18 de mar. de 2012

MALAS


            E então quando nascemos a alegria é imensa entre nossos pais, pois lá estamos nós com nossos chorinhos manhosos apreciando papai e mamãe desarrumando a mala para retirar as primeiras roupinhas e tentar colocar na gente, sempre meio atrapalhados pela emoção de apertar aqui ou ajustar acolá. Pronto já estamos banhados e prontos para irmos para os colos dos visitantes. A mala é abandonada num canto qualquer e todos os focos são voltados para nossa carinha linda.
            O tempo vai passando e mamãe resolve nos batizar em Aparecida do Norte e lá estamos nós novamente colocando a mala em cima da cama e delicadamente as roupinhas são colocadas e estamos prontos para partir.
             A vida segue e até entrarmos para o curso primário foram várias às vezes em que presenciei as malas serem feitas e desfeitas por mamãe quando papai ia viajar e confesso que em algumas vezes ficava com o coração aflito e alma pequenininha imaginando que talvez papai não voltasse mais e entre algumas lágrimas escutava o barulho do zíper fechar-se e eu corria para o quarto para não presenciar a partida que era muito doida. Mas sempre papai voltava e quando ele chegava eu fazia questão de arrastar a enorme mala pela casa e desfazê-la para ver se encontrava algum presentinho escondido lá no fundo, bem no fundo da mala e meus olhos brilhavam de alegria quando eu os encontrava e aí corria e dava um abraço bem apertado em papai e abandonava a mala totalmente aberta na sala sob os olhares repreensivos de mamãe.
         Nas Férias escolares mamãe anunciava que eu iria passar alguns dias na casa da minha avó Duvina e do avô João em Salesópolis, interior de São Paulo e novamente fazíamos as malas com muita alegria e partíamos para pegar o trem para Mogi das Cruzes e depois um ônibus que deixava a gente num bairro chamado “Terceira” onde encontrávamos com meu avô que estava nos esperando montado em um belo cavalo e ainda trazia mais dois cavalos para irmos até sua residência na roça.
          Assim que descíamos do ônibus, a poeira fazia-se presente e entre abraços e beijos as malas eram colocadas num “Balaio” que estava sobre as costas do cavalo e seguíamos viagem até a roça e eu ficava encantado com a paisagem, o abrir e fechar de porteiras, lindos Ipês de todas as cores e o cavalo andando vagarosamente e às vezes até parando quando encontrava algum pequeno córrego.

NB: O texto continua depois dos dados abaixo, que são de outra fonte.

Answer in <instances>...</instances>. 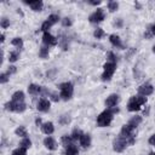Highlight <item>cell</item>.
<instances>
[{
	"label": "cell",
	"instance_id": "cell-25",
	"mask_svg": "<svg viewBox=\"0 0 155 155\" xmlns=\"http://www.w3.org/2000/svg\"><path fill=\"white\" fill-rule=\"evenodd\" d=\"M71 140H73L71 136H63V137H62V143H63V145H64L65 148L69 147V145H71Z\"/></svg>",
	"mask_w": 155,
	"mask_h": 155
},
{
	"label": "cell",
	"instance_id": "cell-3",
	"mask_svg": "<svg viewBox=\"0 0 155 155\" xmlns=\"http://www.w3.org/2000/svg\"><path fill=\"white\" fill-rule=\"evenodd\" d=\"M59 90H61V97L63 101H69L73 97L74 93V86L71 82H63L59 85Z\"/></svg>",
	"mask_w": 155,
	"mask_h": 155
},
{
	"label": "cell",
	"instance_id": "cell-35",
	"mask_svg": "<svg viewBox=\"0 0 155 155\" xmlns=\"http://www.w3.org/2000/svg\"><path fill=\"white\" fill-rule=\"evenodd\" d=\"M108 59L111 63H116V57H115V54L113 52H108Z\"/></svg>",
	"mask_w": 155,
	"mask_h": 155
},
{
	"label": "cell",
	"instance_id": "cell-27",
	"mask_svg": "<svg viewBox=\"0 0 155 155\" xmlns=\"http://www.w3.org/2000/svg\"><path fill=\"white\" fill-rule=\"evenodd\" d=\"M11 155H27V149H24V148L19 147V148L15 149V150L12 151V154H11Z\"/></svg>",
	"mask_w": 155,
	"mask_h": 155
},
{
	"label": "cell",
	"instance_id": "cell-26",
	"mask_svg": "<svg viewBox=\"0 0 155 155\" xmlns=\"http://www.w3.org/2000/svg\"><path fill=\"white\" fill-rule=\"evenodd\" d=\"M11 44H12L13 46H16V47H18V48H21V47L23 46V40H22L21 38H15V39H12V41H11Z\"/></svg>",
	"mask_w": 155,
	"mask_h": 155
},
{
	"label": "cell",
	"instance_id": "cell-21",
	"mask_svg": "<svg viewBox=\"0 0 155 155\" xmlns=\"http://www.w3.org/2000/svg\"><path fill=\"white\" fill-rule=\"evenodd\" d=\"M15 133H16L17 136H19V137H23V138H25V137L28 136V132H27V128H25L24 126H19L18 128H16V131H15Z\"/></svg>",
	"mask_w": 155,
	"mask_h": 155
},
{
	"label": "cell",
	"instance_id": "cell-1",
	"mask_svg": "<svg viewBox=\"0 0 155 155\" xmlns=\"http://www.w3.org/2000/svg\"><path fill=\"white\" fill-rule=\"evenodd\" d=\"M147 103V97H143V96H133L130 98L128 101V104H127V109L130 111H137L142 108L143 104Z\"/></svg>",
	"mask_w": 155,
	"mask_h": 155
},
{
	"label": "cell",
	"instance_id": "cell-20",
	"mask_svg": "<svg viewBox=\"0 0 155 155\" xmlns=\"http://www.w3.org/2000/svg\"><path fill=\"white\" fill-rule=\"evenodd\" d=\"M48 54H50L48 46H41L40 50H39V57H40V58H47Z\"/></svg>",
	"mask_w": 155,
	"mask_h": 155
},
{
	"label": "cell",
	"instance_id": "cell-5",
	"mask_svg": "<svg viewBox=\"0 0 155 155\" xmlns=\"http://www.w3.org/2000/svg\"><path fill=\"white\" fill-rule=\"evenodd\" d=\"M5 109L6 110H10V111H15V113H23L27 109V105H25L24 102H15V101H11V102H7L5 104Z\"/></svg>",
	"mask_w": 155,
	"mask_h": 155
},
{
	"label": "cell",
	"instance_id": "cell-16",
	"mask_svg": "<svg viewBox=\"0 0 155 155\" xmlns=\"http://www.w3.org/2000/svg\"><path fill=\"white\" fill-rule=\"evenodd\" d=\"M29 6H30V8L33 10V11H41L42 10V6H44V2L42 1H30V2H27Z\"/></svg>",
	"mask_w": 155,
	"mask_h": 155
},
{
	"label": "cell",
	"instance_id": "cell-14",
	"mask_svg": "<svg viewBox=\"0 0 155 155\" xmlns=\"http://www.w3.org/2000/svg\"><path fill=\"white\" fill-rule=\"evenodd\" d=\"M44 145L48 149V150H54L56 149V142L52 137H46L44 139Z\"/></svg>",
	"mask_w": 155,
	"mask_h": 155
},
{
	"label": "cell",
	"instance_id": "cell-9",
	"mask_svg": "<svg viewBox=\"0 0 155 155\" xmlns=\"http://www.w3.org/2000/svg\"><path fill=\"white\" fill-rule=\"evenodd\" d=\"M42 42L45 44V46H54L57 45V39L47 31V33H44L42 35Z\"/></svg>",
	"mask_w": 155,
	"mask_h": 155
},
{
	"label": "cell",
	"instance_id": "cell-13",
	"mask_svg": "<svg viewBox=\"0 0 155 155\" xmlns=\"http://www.w3.org/2000/svg\"><path fill=\"white\" fill-rule=\"evenodd\" d=\"M41 130H42L44 133L50 136V134H52L54 132V126H53L52 122H45V124L41 125Z\"/></svg>",
	"mask_w": 155,
	"mask_h": 155
},
{
	"label": "cell",
	"instance_id": "cell-37",
	"mask_svg": "<svg viewBox=\"0 0 155 155\" xmlns=\"http://www.w3.org/2000/svg\"><path fill=\"white\" fill-rule=\"evenodd\" d=\"M17 71V68L15 67V65H11V67H8V69H7V74L8 75H11V74H15Z\"/></svg>",
	"mask_w": 155,
	"mask_h": 155
},
{
	"label": "cell",
	"instance_id": "cell-28",
	"mask_svg": "<svg viewBox=\"0 0 155 155\" xmlns=\"http://www.w3.org/2000/svg\"><path fill=\"white\" fill-rule=\"evenodd\" d=\"M117 7H119V4H117L116 1H109V2H108V8H109V11H110V12L116 11V10H117Z\"/></svg>",
	"mask_w": 155,
	"mask_h": 155
},
{
	"label": "cell",
	"instance_id": "cell-34",
	"mask_svg": "<svg viewBox=\"0 0 155 155\" xmlns=\"http://www.w3.org/2000/svg\"><path fill=\"white\" fill-rule=\"evenodd\" d=\"M0 25H1V28H7V27H10V21L7 19V18H2L1 19V22H0Z\"/></svg>",
	"mask_w": 155,
	"mask_h": 155
},
{
	"label": "cell",
	"instance_id": "cell-45",
	"mask_svg": "<svg viewBox=\"0 0 155 155\" xmlns=\"http://www.w3.org/2000/svg\"><path fill=\"white\" fill-rule=\"evenodd\" d=\"M153 52H155V45L153 46Z\"/></svg>",
	"mask_w": 155,
	"mask_h": 155
},
{
	"label": "cell",
	"instance_id": "cell-31",
	"mask_svg": "<svg viewBox=\"0 0 155 155\" xmlns=\"http://www.w3.org/2000/svg\"><path fill=\"white\" fill-rule=\"evenodd\" d=\"M81 136H82V132H81L80 130H74L73 133H71V138H73V140H78V139H80Z\"/></svg>",
	"mask_w": 155,
	"mask_h": 155
},
{
	"label": "cell",
	"instance_id": "cell-2",
	"mask_svg": "<svg viewBox=\"0 0 155 155\" xmlns=\"http://www.w3.org/2000/svg\"><path fill=\"white\" fill-rule=\"evenodd\" d=\"M113 117H114V114L111 113V110L110 109H107V110L102 111L98 115V117H97V125L99 127H107V126H109L111 124Z\"/></svg>",
	"mask_w": 155,
	"mask_h": 155
},
{
	"label": "cell",
	"instance_id": "cell-15",
	"mask_svg": "<svg viewBox=\"0 0 155 155\" xmlns=\"http://www.w3.org/2000/svg\"><path fill=\"white\" fill-rule=\"evenodd\" d=\"M79 140H80V144H81L84 148H87V147L91 145V137H90V134H87V133H82V136H81V138H80Z\"/></svg>",
	"mask_w": 155,
	"mask_h": 155
},
{
	"label": "cell",
	"instance_id": "cell-18",
	"mask_svg": "<svg viewBox=\"0 0 155 155\" xmlns=\"http://www.w3.org/2000/svg\"><path fill=\"white\" fill-rule=\"evenodd\" d=\"M28 92L29 94H38L41 92V87L39 85H35V84H30L28 86Z\"/></svg>",
	"mask_w": 155,
	"mask_h": 155
},
{
	"label": "cell",
	"instance_id": "cell-32",
	"mask_svg": "<svg viewBox=\"0 0 155 155\" xmlns=\"http://www.w3.org/2000/svg\"><path fill=\"white\" fill-rule=\"evenodd\" d=\"M52 27V24L48 22V21H45L42 24H41V30L44 31V33H47L48 31V29Z\"/></svg>",
	"mask_w": 155,
	"mask_h": 155
},
{
	"label": "cell",
	"instance_id": "cell-7",
	"mask_svg": "<svg viewBox=\"0 0 155 155\" xmlns=\"http://www.w3.org/2000/svg\"><path fill=\"white\" fill-rule=\"evenodd\" d=\"M104 18H105V16H104L103 10H102V8H97L93 13L90 15L88 21H90L91 23H99V22H102Z\"/></svg>",
	"mask_w": 155,
	"mask_h": 155
},
{
	"label": "cell",
	"instance_id": "cell-41",
	"mask_svg": "<svg viewBox=\"0 0 155 155\" xmlns=\"http://www.w3.org/2000/svg\"><path fill=\"white\" fill-rule=\"evenodd\" d=\"M88 4H91V5H99L101 1H88Z\"/></svg>",
	"mask_w": 155,
	"mask_h": 155
},
{
	"label": "cell",
	"instance_id": "cell-39",
	"mask_svg": "<svg viewBox=\"0 0 155 155\" xmlns=\"http://www.w3.org/2000/svg\"><path fill=\"white\" fill-rule=\"evenodd\" d=\"M149 144H150V145H155V134L150 136V138H149Z\"/></svg>",
	"mask_w": 155,
	"mask_h": 155
},
{
	"label": "cell",
	"instance_id": "cell-22",
	"mask_svg": "<svg viewBox=\"0 0 155 155\" xmlns=\"http://www.w3.org/2000/svg\"><path fill=\"white\" fill-rule=\"evenodd\" d=\"M140 122H142V117H140V116H134V117H132V119L128 121V125H131L132 127L137 128V126H138Z\"/></svg>",
	"mask_w": 155,
	"mask_h": 155
},
{
	"label": "cell",
	"instance_id": "cell-4",
	"mask_svg": "<svg viewBox=\"0 0 155 155\" xmlns=\"http://www.w3.org/2000/svg\"><path fill=\"white\" fill-rule=\"evenodd\" d=\"M103 68H104V71L102 74V80L103 81H109L113 78V75H114V73L116 70V63L107 62Z\"/></svg>",
	"mask_w": 155,
	"mask_h": 155
},
{
	"label": "cell",
	"instance_id": "cell-8",
	"mask_svg": "<svg viewBox=\"0 0 155 155\" xmlns=\"http://www.w3.org/2000/svg\"><path fill=\"white\" fill-rule=\"evenodd\" d=\"M154 92V87L151 84H143L139 86L138 88V93L143 97H147V96H150L151 93Z\"/></svg>",
	"mask_w": 155,
	"mask_h": 155
},
{
	"label": "cell",
	"instance_id": "cell-44",
	"mask_svg": "<svg viewBox=\"0 0 155 155\" xmlns=\"http://www.w3.org/2000/svg\"><path fill=\"white\" fill-rule=\"evenodd\" d=\"M149 155H155V153H154V151H151V153H149Z\"/></svg>",
	"mask_w": 155,
	"mask_h": 155
},
{
	"label": "cell",
	"instance_id": "cell-40",
	"mask_svg": "<svg viewBox=\"0 0 155 155\" xmlns=\"http://www.w3.org/2000/svg\"><path fill=\"white\" fill-rule=\"evenodd\" d=\"M150 35H155V24L150 27Z\"/></svg>",
	"mask_w": 155,
	"mask_h": 155
},
{
	"label": "cell",
	"instance_id": "cell-42",
	"mask_svg": "<svg viewBox=\"0 0 155 155\" xmlns=\"http://www.w3.org/2000/svg\"><path fill=\"white\" fill-rule=\"evenodd\" d=\"M35 122H36V125L39 126V125L41 124V119H36V120H35Z\"/></svg>",
	"mask_w": 155,
	"mask_h": 155
},
{
	"label": "cell",
	"instance_id": "cell-11",
	"mask_svg": "<svg viewBox=\"0 0 155 155\" xmlns=\"http://www.w3.org/2000/svg\"><path fill=\"white\" fill-rule=\"evenodd\" d=\"M117 102H119V96L115 94V93H113V94H110V96L105 99V105H107L109 109H111V108H115V107H116Z\"/></svg>",
	"mask_w": 155,
	"mask_h": 155
},
{
	"label": "cell",
	"instance_id": "cell-17",
	"mask_svg": "<svg viewBox=\"0 0 155 155\" xmlns=\"http://www.w3.org/2000/svg\"><path fill=\"white\" fill-rule=\"evenodd\" d=\"M11 101H15V102H24V92L23 91H16L12 94Z\"/></svg>",
	"mask_w": 155,
	"mask_h": 155
},
{
	"label": "cell",
	"instance_id": "cell-19",
	"mask_svg": "<svg viewBox=\"0 0 155 155\" xmlns=\"http://www.w3.org/2000/svg\"><path fill=\"white\" fill-rule=\"evenodd\" d=\"M78 154H79V149L74 144L65 148V155H78Z\"/></svg>",
	"mask_w": 155,
	"mask_h": 155
},
{
	"label": "cell",
	"instance_id": "cell-10",
	"mask_svg": "<svg viewBox=\"0 0 155 155\" xmlns=\"http://www.w3.org/2000/svg\"><path fill=\"white\" fill-rule=\"evenodd\" d=\"M50 107H51V103H50V101L46 99V98H41V99L38 102V105H36L38 110H39V111H42V113L48 111V110H50Z\"/></svg>",
	"mask_w": 155,
	"mask_h": 155
},
{
	"label": "cell",
	"instance_id": "cell-29",
	"mask_svg": "<svg viewBox=\"0 0 155 155\" xmlns=\"http://www.w3.org/2000/svg\"><path fill=\"white\" fill-rule=\"evenodd\" d=\"M47 21L53 25V24H56V23L59 21V16H58V15H54V13H53V15H50L48 18H47Z\"/></svg>",
	"mask_w": 155,
	"mask_h": 155
},
{
	"label": "cell",
	"instance_id": "cell-30",
	"mask_svg": "<svg viewBox=\"0 0 155 155\" xmlns=\"http://www.w3.org/2000/svg\"><path fill=\"white\" fill-rule=\"evenodd\" d=\"M93 36H94L96 39H102V38L104 36V30L101 29V28H97V29L93 31Z\"/></svg>",
	"mask_w": 155,
	"mask_h": 155
},
{
	"label": "cell",
	"instance_id": "cell-43",
	"mask_svg": "<svg viewBox=\"0 0 155 155\" xmlns=\"http://www.w3.org/2000/svg\"><path fill=\"white\" fill-rule=\"evenodd\" d=\"M4 41H5V35L1 34V42H4Z\"/></svg>",
	"mask_w": 155,
	"mask_h": 155
},
{
	"label": "cell",
	"instance_id": "cell-38",
	"mask_svg": "<svg viewBox=\"0 0 155 155\" xmlns=\"http://www.w3.org/2000/svg\"><path fill=\"white\" fill-rule=\"evenodd\" d=\"M59 97H61V96H58L57 93H51V99L54 101V102H58V101H59Z\"/></svg>",
	"mask_w": 155,
	"mask_h": 155
},
{
	"label": "cell",
	"instance_id": "cell-36",
	"mask_svg": "<svg viewBox=\"0 0 155 155\" xmlns=\"http://www.w3.org/2000/svg\"><path fill=\"white\" fill-rule=\"evenodd\" d=\"M62 24H63L64 27H69V25H71V21H70V18H68V17L63 18V19H62Z\"/></svg>",
	"mask_w": 155,
	"mask_h": 155
},
{
	"label": "cell",
	"instance_id": "cell-24",
	"mask_svg": "<svg viewBox=\"0 0 155 155\" xmlns=\"http://www.w3.org/2000/svg\"><path fill=\"white\" fill-rule=\"evenodd\" d=\"M18 58H19V52H18V51H13V52H11L10 56H8V61H10L11 63H15L16 61H18Z\"/></svg>",
	"mask_w": 155,
	"mask_h": 155
},
{
	"label": "cell",
	"instance_id": "cell-23",
	"mask_svg": "<svg viewBox=\"0 0 155 155\" xmlns=\"http://www.w3.org/2000/svg\"><path fill=\"white\" fill-rule=\"evenodd\" d=\"M30 145H31V140H30L28 137L23 138V139L21 140V143H19V147H22V148H24V149L30 148Z\"/></svg>",
	"mask_w": 155,
	"mask_h": 155
},
{
	"label": "cell",
	"instance_id": "cell-6",
	"mask_svg": "<svg viewBox=\"0 0 155 155\" xmlns=\"http://www.w3.org/2000/svg\"><path fill=\"white\" fill-rule=\"evenodd\" d=\"M128 145V142L126 138H124L122 136H119L117 138L114 139L113 142V149L116 151V153H121L125 150V148Z\"/></svg>",
	"mask_w": 155,
	"mask_h": 155
},
{
	"label": "cell",
	"instance_id": "cell-12",
	"mask_svg": "<svg viewBox=\"0 0 155 155\" xmlns=\"http://www.w3.org/2000/svg\"><path fill=\"white\" fill-rule=\"evenodd\" d=\"M109 40H110V42L113 44V46L119 47V48H124V45H122L121 39H120L119 35H116V34H111V35L109 36Z\"/></svg>",
	"mask_w": 155,
	"mask_h": 155
},
{
	"label": "cell",
	"instance_id": "cell-33",
	"mask_svg": "<svg viewBox=\"0 0 155 155\" xmlns=\"http://www.w3.org/2000/svg\"><path fill=\"white\" fill-rule=\"evenodd\" d=\"M8 76H10V75H8L7 73H2V74L0 75V82H1V84H6V82L8 81Z\"/></svg>",
	"mask_w": 155,
	"mask_h": 155
}]
</instances>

           Nossa visita era aguardada por todo o povoado e assim que chegávamos à casa do meu avô os abraços de carinho e saudades eram indescritíveis.
           Entrávamos e lá na cozinha existia um belo fogão à lenha que constantemente ficava aceso para manter o café sempre quentinho e alguns pedaços de lingüiças e torresmos repousavam num varalzinho sob o fogão à lenha.
            Alguns estalos da lenha queimando, mamãe proseando com minha avó e outras vizinhas que vinham nos recepcionar e o barulho do zíper da mala abrindo-se e lá eu ia correndo pegar um velho short para ir jogar bola num campinho que existia ao lado da casa da minha avó.
            E novamente aquele aperto enorme no coração, era hora de voltar para casa e arrumar as malas e então eu pensava:
“Caramba, acho que não deveria existir malas, pois assim não haveria a necessidade de partir!”, mas depois refletia e chegava à conclusão que seria melhor que as mesmas realmente existissem, pois sem elas não seria possível a gente chegar ao nosso destino.
            Até os dezessete anos de idade nossas malas ficaram repousando num canto qualquer da casa e então decidi morar no interior e novamente solicitei a permissão de mamãe para arrumar as malas e morar no interior e ela um pouco triste concordou e enquanto arrumava as minhas malas via um olhar de apreensão no rosto e algumas lágrimas rolavam no rosto de mamãe e o barulho do zíper fechando-se e logo em seguida um abraço muito apertado em mamãe, no papai e nos meus irmãos e eu saindo com duas enormes malas para o meu destino.
         Até hoje quando arrumo as malas para viajar recordo de vários momentos alegres e tristes, Quantas histórias! Quantas malas arrumadas e desarrumadas aconteceram ao longo desses meus cinqüenta e seis anos! 
         Enquanto existir vida e existirem malas meus sonhos ficam repousando num canto da memória e em breve as mesmas serão feitas e poderei esboçar mais um sorriso de Felicidade sob o encantador barulho do zíper fechando-se e eu escutando:
 Pronto já estou feita, podemos partir?